Jansons leaves Farmersville after two years as city manager

City manager John Jansons takes position with Windsor, Calif., set to leave at the end of this month

By Paul Myers @PaulM_SGN

FARMERSVILLE – Just two years into the job and Farmersville city manager John Jansons is leaving the City and heading north to Windsor, Calif. in Sonoma County by the end of October. But in his wake he also leaves the start of, and the completion of some infrastructure projects.

In his tenure Jansons saw the completion of the roundabout on the north side of Farmersville Boulevard nearest the Highway 198 overpass, the location of a brand new Rite-Aid, the connection of nearby Cameron Creek, setting up the new waste water treatment plant to be shovel ready and the beginning phases of the Visalia Road project on the east side of town. In addition he walked the City through the Proposition 218 process just last week to bring the water fund back to projected solvency while bringing the City’s water meters into the 21st century.

According to mayor Paul Boyer, Jansons poured his heart and soul into the City for the short while that was there.

“There was a learning curve at the beginning and after he was settled in we got someone who was committed to the City…There were no shortage of text messages or phone calls late at night or early in the morning,” Boyer said.

In 2015 then mayor Greg Gomez was a part of the committee to hire Jansons from Hemet, Calif. Gomez said that what set Jansons apart was his aptitude for economic development.

“He helped us look at how we promote the City in a different way. It helped us show that there is a Farmersville, California and we welcome economic development,” Gomez said. He went on to add that losing Jansons was also losing a friend. Gomez said that camaraderie emerged because for Jansons it was his first job as a city manager and for Gomez it was his first term as a mayor.
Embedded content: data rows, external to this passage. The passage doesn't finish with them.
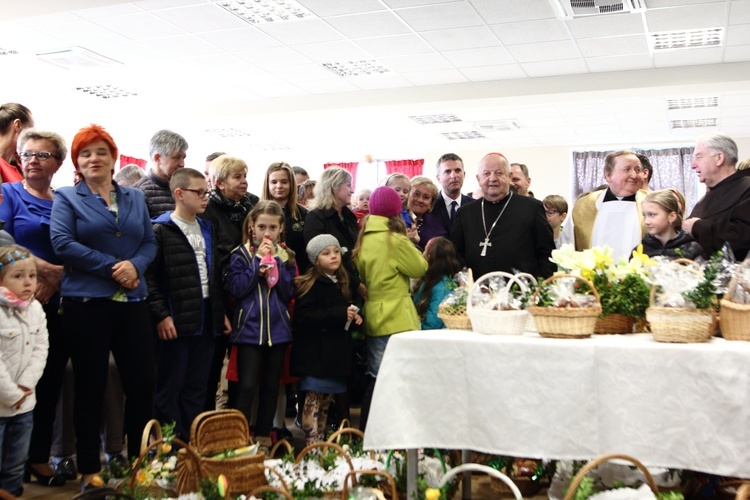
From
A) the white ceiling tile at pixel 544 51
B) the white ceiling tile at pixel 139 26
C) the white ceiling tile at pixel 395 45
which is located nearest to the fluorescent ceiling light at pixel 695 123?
the white ceiling tile at pixel 544 51

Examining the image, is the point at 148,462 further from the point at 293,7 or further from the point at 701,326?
the point at 293,7

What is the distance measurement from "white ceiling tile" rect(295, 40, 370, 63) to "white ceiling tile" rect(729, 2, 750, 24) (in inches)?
125

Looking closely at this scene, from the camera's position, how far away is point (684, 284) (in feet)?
7.36

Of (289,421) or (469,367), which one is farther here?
(289,421)

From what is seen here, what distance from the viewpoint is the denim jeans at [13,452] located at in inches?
104

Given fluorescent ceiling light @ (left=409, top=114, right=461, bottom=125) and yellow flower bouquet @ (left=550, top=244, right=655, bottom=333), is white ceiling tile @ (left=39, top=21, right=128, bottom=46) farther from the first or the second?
yellow flower bouquet @ (left=550, top=244, right=655, bottom=333)

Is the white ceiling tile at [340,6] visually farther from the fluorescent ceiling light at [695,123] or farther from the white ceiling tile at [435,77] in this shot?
the fluorescent ceiling light at [695,123]

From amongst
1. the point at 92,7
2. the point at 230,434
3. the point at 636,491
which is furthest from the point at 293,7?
the point at 636,491

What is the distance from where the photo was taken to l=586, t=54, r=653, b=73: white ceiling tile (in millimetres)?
7191

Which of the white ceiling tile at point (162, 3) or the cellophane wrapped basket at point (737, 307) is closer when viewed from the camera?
the cellophane wrapped basket at point (737, 307)

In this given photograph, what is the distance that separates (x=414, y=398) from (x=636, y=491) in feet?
2.29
On Tuesday after press time the Farmersville city council convened, without Greg Gomez who is out of town, to discuss who should be the interim city manager. Both Gomez and Boyer said that their hope is to find an interim for six months and then decide on a more long term course of action after the election over Measure P and Measure Q.

If passed, Measure P would add a half cent sales tax bringing the City’s sales tax rate to 8.75%; Measure Q would allow for whole sale commercial cannabis manufactures to open shop in the city limits. If the sales tax fails or passes the City will have a clear idea of what they can afford to pay a new city manager.
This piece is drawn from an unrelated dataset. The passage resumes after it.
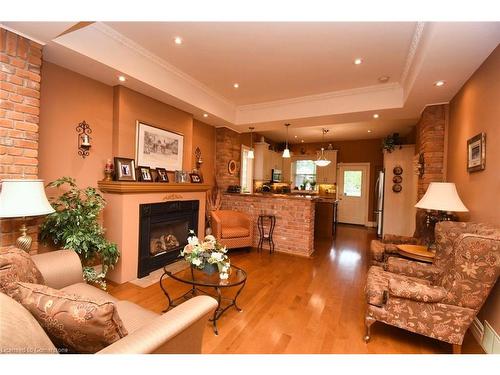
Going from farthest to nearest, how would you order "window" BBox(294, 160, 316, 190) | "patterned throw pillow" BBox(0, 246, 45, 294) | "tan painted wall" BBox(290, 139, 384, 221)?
"window" BBox(294, 160, 316, 190) → "tan painted wall" BBox(290, 139, 384, 221) → "patterned throw pillow" BBox(0, 246, 45, 294)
“It’s hard to say what we can afford. That’s one of the problems of having a small tax base. You know, what we can afford doesn’t always mean we can retain good staff and I think that John’s leaving is a good example of that,” Boyer said.

Gomez said that the City has leaned on current police chief Mario Krstic when they could not afford a city manager for three years after Renee Miller left in 2012. He also said that current finance director Steve Huntley has been asked by John Jansons to stand in as city manager when he was on vacation. Gomez noted that both would be good options if the City was going to look to fill the position from within.
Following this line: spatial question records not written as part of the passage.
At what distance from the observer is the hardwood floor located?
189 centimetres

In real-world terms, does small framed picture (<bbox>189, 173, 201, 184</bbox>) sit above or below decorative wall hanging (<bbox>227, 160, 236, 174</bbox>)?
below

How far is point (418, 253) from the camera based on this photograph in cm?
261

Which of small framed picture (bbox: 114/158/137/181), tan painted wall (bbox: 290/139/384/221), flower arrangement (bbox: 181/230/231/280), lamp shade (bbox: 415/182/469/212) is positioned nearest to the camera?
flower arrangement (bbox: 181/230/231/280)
The councilmember also noted that whoever takes over will have to be comfortable wearing many different hats. Gomez said that Jansons had a lot of work to do with only four administrative staffers and the elimination of the city clerk position, which were additional responsibilities he had to assume.

“I sincerely appreciate the opportunity to have served the Farmersville City Council and community and enjoyed working in Farmersville with such a great City staff”, said Jansons in a press release on Friday, Sept. 29.